Supplied information >>
[START]
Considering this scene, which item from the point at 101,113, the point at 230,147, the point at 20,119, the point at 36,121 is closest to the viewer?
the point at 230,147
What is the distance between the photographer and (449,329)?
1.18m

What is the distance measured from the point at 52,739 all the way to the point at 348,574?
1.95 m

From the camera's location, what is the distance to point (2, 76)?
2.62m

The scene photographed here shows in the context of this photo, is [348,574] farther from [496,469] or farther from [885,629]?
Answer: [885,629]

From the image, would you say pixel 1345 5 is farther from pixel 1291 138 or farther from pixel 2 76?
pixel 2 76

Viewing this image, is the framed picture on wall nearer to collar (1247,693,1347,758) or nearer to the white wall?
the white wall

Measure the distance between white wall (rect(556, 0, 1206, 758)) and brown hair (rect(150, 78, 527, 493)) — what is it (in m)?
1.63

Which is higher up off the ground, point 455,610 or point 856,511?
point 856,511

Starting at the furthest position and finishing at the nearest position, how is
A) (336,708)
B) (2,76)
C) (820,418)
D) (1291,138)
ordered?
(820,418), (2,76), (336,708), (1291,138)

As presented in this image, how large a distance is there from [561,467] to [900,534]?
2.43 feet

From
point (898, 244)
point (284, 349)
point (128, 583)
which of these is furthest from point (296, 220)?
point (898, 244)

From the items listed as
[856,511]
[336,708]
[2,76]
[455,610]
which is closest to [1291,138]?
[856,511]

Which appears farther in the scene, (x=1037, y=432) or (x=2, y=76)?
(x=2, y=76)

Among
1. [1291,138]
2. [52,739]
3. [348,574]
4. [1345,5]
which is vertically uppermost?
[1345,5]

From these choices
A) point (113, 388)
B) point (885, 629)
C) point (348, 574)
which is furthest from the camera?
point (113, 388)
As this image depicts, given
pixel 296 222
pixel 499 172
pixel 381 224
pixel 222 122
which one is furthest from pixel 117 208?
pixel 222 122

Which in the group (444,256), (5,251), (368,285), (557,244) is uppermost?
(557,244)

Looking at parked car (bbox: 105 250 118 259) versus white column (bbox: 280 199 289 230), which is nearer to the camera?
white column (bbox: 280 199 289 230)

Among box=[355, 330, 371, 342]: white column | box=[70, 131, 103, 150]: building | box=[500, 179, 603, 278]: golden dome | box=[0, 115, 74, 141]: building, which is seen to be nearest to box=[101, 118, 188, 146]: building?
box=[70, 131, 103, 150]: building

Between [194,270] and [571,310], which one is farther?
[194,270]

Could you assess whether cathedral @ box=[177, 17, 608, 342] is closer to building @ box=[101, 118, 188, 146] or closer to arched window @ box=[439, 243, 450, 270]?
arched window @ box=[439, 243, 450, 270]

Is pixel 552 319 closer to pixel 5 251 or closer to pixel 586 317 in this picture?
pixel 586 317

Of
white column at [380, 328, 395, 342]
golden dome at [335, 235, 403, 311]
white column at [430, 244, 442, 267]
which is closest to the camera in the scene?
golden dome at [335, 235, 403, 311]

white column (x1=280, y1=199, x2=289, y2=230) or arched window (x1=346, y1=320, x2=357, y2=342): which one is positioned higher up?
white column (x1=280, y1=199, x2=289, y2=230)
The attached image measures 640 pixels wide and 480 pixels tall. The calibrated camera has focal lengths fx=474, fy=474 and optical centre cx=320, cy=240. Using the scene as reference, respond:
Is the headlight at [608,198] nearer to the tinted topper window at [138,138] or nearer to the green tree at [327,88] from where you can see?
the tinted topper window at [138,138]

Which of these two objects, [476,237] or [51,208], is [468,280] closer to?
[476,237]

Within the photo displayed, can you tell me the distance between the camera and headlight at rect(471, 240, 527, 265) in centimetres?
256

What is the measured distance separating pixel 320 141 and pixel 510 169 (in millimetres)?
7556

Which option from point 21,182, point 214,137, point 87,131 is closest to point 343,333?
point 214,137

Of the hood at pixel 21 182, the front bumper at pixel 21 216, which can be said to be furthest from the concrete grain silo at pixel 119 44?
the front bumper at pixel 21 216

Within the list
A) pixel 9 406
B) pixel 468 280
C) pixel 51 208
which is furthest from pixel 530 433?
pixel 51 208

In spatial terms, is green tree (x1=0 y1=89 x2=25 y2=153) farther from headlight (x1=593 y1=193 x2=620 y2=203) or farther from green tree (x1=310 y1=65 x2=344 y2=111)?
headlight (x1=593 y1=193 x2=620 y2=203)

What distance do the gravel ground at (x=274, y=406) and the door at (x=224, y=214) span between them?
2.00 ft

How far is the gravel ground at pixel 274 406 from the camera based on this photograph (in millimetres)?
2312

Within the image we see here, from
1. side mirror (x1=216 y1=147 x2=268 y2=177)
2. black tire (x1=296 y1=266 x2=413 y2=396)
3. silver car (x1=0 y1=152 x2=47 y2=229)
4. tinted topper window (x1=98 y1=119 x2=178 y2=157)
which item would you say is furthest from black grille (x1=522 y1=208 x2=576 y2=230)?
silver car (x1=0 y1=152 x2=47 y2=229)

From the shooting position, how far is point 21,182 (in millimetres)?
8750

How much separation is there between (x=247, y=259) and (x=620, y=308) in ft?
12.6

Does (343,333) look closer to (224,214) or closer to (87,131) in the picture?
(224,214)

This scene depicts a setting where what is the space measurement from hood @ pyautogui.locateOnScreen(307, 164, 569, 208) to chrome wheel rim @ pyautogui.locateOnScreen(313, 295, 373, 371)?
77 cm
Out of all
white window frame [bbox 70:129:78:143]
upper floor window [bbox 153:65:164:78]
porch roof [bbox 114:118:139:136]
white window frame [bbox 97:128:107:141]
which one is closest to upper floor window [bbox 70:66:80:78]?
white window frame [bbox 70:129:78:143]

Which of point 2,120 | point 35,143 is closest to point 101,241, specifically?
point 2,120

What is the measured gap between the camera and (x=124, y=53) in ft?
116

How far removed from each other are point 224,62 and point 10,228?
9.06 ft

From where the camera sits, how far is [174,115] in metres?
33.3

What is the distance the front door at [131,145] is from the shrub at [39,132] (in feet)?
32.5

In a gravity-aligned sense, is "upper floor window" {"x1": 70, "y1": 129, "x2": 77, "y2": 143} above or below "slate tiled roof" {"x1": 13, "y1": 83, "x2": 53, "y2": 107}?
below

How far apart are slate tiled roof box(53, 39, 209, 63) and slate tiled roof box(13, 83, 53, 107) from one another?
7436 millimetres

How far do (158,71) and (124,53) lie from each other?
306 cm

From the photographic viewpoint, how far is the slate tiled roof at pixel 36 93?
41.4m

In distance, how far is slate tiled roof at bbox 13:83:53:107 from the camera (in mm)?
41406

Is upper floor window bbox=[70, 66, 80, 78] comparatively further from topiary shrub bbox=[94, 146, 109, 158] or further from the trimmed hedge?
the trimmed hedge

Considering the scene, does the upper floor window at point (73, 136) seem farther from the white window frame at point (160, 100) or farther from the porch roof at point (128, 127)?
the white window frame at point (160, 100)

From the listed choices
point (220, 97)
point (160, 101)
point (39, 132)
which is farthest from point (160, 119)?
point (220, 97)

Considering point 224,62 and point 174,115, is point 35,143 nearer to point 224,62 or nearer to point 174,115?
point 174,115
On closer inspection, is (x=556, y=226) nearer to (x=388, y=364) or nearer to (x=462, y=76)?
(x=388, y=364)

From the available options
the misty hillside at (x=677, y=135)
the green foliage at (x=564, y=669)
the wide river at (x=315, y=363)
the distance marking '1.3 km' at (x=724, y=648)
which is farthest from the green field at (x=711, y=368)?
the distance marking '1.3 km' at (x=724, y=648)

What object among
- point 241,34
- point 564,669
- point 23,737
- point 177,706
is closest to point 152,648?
[END]
Required work >>
Give the material above again, word for word.

Result for this task >>
Considering this scene, which item from the point at 101,113, the point at 230,147, the point at 20,119, the point at 36,121 is closest to the viewer?
the point at 230,147
What is the distance between the photographer and (449,329)?
1.18m

What is the distance measured from the point at 52,739 all the way to the point at 348,574?
1.95 m

From the camera's location, what is the distance to point (2, 76)?
2.62m

The scene photographed here shows in the context of this photo, is [348,574] farther from [496,469] or farther from [885,629]?
Answer: [885,629]

From the image, would you say pixel 1345 5 is farther from pixel 1291 138 or farther from pixel 2 76?
pixel 2 76

Viewing this image, is the framed picture on wall nearer to collar (1247,693,1347,758) or nearer to the white wall?
the white wall

Measure the distance between white wall (rect(556, 0, 1206, 758)) and brown hair (rect(150, 78, 527, 493)) — what is it (in m)?
1.63

Which is higher up off the ground, point 455,610 or point 856,511?
point 856,511

Starting at the furthest position and finishing at the nearest position, how is
A) (336,708)
B) (2,76)
C) (820,418)
D) (1291,138)
ordered?
(820,418), (2,76), (336,708), (1291,138)

As presented in this image, how large a distance is there from [561,467] to [900,534]?
2.43 feet

From
point (898, 244)
point (284, 349)
point (128, 583)
which of these is furthest from point (296, 220)?
point (898, 244)

From the items listed as
[856,511]
[336,708]
[2,76]
[455,610]
which is closest to [1291,138]?
[856,511]

Which appears farther in the scene, (x=1037, y=432) or (x=2, y=76)?
(x=2, y=76)

Among
1. [1291,138]
2. [52,739]
3. [348,574]
4. [1345,5]
which is vertically uppermost?
[1345,5]

From these choices
A) point (113, 388)
B) point (885, 629)
C) point (348, 574)
which is furthest from the camera?
point (113, 388)
As this image depicts, given
pixel 296 222
pixel 499 172
pixel 381 224
pixel 222 122
which one is furthest from pixel 117 208?
pixel 222 122

Which in the group (444,256), (5,251), (368,285), (557,244) is uppermost?
(557,244)

Looking at parked car (bbox: 105 250 118 259) versus white column (bbox: 280 199 289 230), which is nearer to the camera?
white column (bbox: 280 199 289 230)

Among box=[355, 330, 371, 342]: white column | box=[70, 131, 103, 150]: building | box=[500, 179, 603, 278]: golden dome | box=[0, 115, 74, 141]: building, which is seen to be nearest to box=[101, 118, 188, 146]: building?
box=[70, 131, 103, 150]: building

Between [194,270] and [571,310], which one is farther?
[194,270]

Could you assess whether cathedral @ box=[177, 17, 608, 342] is closer to building @ box=[101, 118, 188, 146] or closer to arched window @ box=[439, 243, 450, 270]?
arched window @ box=[439, 243, 450, 270]

Is pixel 552 319 closer to pixel 5 251 or closer to pixel 586 317 in this picture?
pixel 586 317

Of
white column at [380, 328, 395, 342]
golden dome at [335, 235, 403, 311]
white column at [430, 244, 442, 267]
which is closest to the camera in the scene?
golden dome at [335, 235, 403, 311]

white column (x1=280, y1=199, x2=289, y2=230) or arched window (x1=346, y1=320, x2=357, y2=342): which one is positioned higher up?
white column (x1=280, y1=199, x2=289, y2=230)
The attached image measures 640 pixels wide and 480 pixels tall. The calibrated camera has focal lengths fx=474, fy=474 and optical centre cx=320, cy=240. Using the scene as reference, respond:
Is the headlight at [608,198] nearer to the tinted topper window at [138,138] or nearer to the green tree at [327,88] from where you can see?
the tinted topper window at [138,138]

Which of these two objects, [476,237] or [51,208], is [468,280] closer to?
[476,237]

Within the photo displayed, can you tell me the distance between the camera and headlight at rect(471, 240, 527, 265) in centimetres?
256

What is the measured distance separating pixel 320 141 and pixel 510 169 (in millimetres)?
7556

Which option from point 21,182, point 214,137, point 87,131 is closest to point 343,333?
point 214,137

Of the hood at pixel 21 182, the front bumper at pixel 21 216, which can be said to be furthest from the concrete grain silo at pixel 119 44?
the front bumper at pixel 21 216

Within the list
A) pixel 9 406
B) pixel 468 280
C) pixel 51 208
which is furthest from pixel 530 433?
pixel 51 208

In spatial terms, is green tree (x1=0 y1=89 x2=25 y2=153) farther from headlight (x1=593 y1=193 x2=620 y2=203) or farther from green tree (x1=310 y1=65 x2=344 y2=111)?
headlight (x1=593 y1=193 x2=620 y2=203)

What distance do the gravel ground at (x=274, y=406) and the door at (x=224, y=214) span between them?
2.00 ft

How far is the gravel ground at pixel 274 406 from the camera based on this photograph (in millimetres)?
2312

Within the image we see here, from
1. side mirror (x1=216 y1=147 x2=268 y2=177)
2. black tire (x1=296 y1=266 x2=413 y2=396)
3. silver car (x1=0 y1=152 x2=47 y2=229)
4. tinted topper window (x1=98 y1=119 x2=178 y2=157)
which item would you say is furthest from black grille (x1=522 y1=208 x2=576 y2=230)?
silver car (x1=0 y1=152 x2=47 y2=229)

From the shooting position, how far is point 21,182 (in millimetres)?
8750

How much separation is there between (x=247, y=259) and (x=620, y=308) in ft?
12.6

Does (343,333) look closer to (224,214) or closer to (87,131) in the picture?
(224,214)

This scene depicts a setting where what is the space measurement from hood @ pyautogui.locateOnScreen(307, 164, 569, 208) to chrome wheel rim @ pyautogui.locateOnScreen(313, 295, 373, 371)?
77 cm
Out of all
white window frame [bbox 70:129:78:143]
upper floor window [bbox 153:65:164:78]
porch roof [bbox 114:118:139:136]
white window frame [bbox 97:128:107:141]
which one is closest to upper floor window [bbox 70:66:80:78]?
white window frame [bbox 70:129:78:143]

Which of point 2,120 | point 35,143 is closest to point 101,241, specifically?
point 2,120

What is the measured gap between the camera and (x=124, y=53) in ft?
116

How far removed from each other are point 224,62 and point 10,228?
9.06 ft

From where the camera sits, how far is [174,115] in metres?
33.3

What is the distance the front door at [131,145] is from the shrub at [39,132] (in feet)?
32.5

In a gravity-aligned sense, is "upper floor window" {"x1": 70, "y1": 129, "x2": 77, "y2": 143} above or below "slate tiled roof" {"x1": 13, "y1": 83, "x2": 53, "y2": 107}?
below

How far apart are slate tiled roof box(53, 39, 209, 63) and slate tiled roof box(13, 83, 53, 107) from one another?
7436 millimetres

How far do (158,71) and (124,53) lie from each other?
306 cm

From the photographic viewpoint, how far is the slate tiled roof at pixel 36 93?
41.4m

In distance, how far is slate tiled roof at bbox 13:83:53:107 from the camera (in mm)?
41406

Is upper floor window bbox=[70, 66, 80, 78] comparatively further from topiary shrub bbox=[94, 146, 109, 158] or further from the trimmed hedge?
the trimmed hedge

Considering the scene, does the upper floor window at point (73, 136) seem farther from the white window frame at point (160, 100) or farther from the porch roof at point (128, 127)?
the white window frame at point (160, 100)

From the listed choices
point (220, 97)
point (160, 101)
point (39, 132)
which is farthest from point (160, 119)?
point (220, 97)

Considering point 224,62 and point 174,115, is point 35,143 nearer to point 224,62 or nearer to point 174,115?
point 174,115
On closer inspection, is (x=556, y=226) nearer to (x=388, y=364) or nearer to (x=462, y=76)?
(x=388, y=364)

From the available options
the misty hillside at (x=677, y=135)
the green foliage at (x=564, y=669)
the wide river at (x=315, y=363)
the distance marking '1.3 km' at (x=724, y=648)
which is farthest from the green field at (x=711, y=368)?
the distance marking '1.3 km' at (x=724, y=648)

What object among
- point 241,34
- point 564,669
- point 23,737
- point 177,706
is closest to point 152,648?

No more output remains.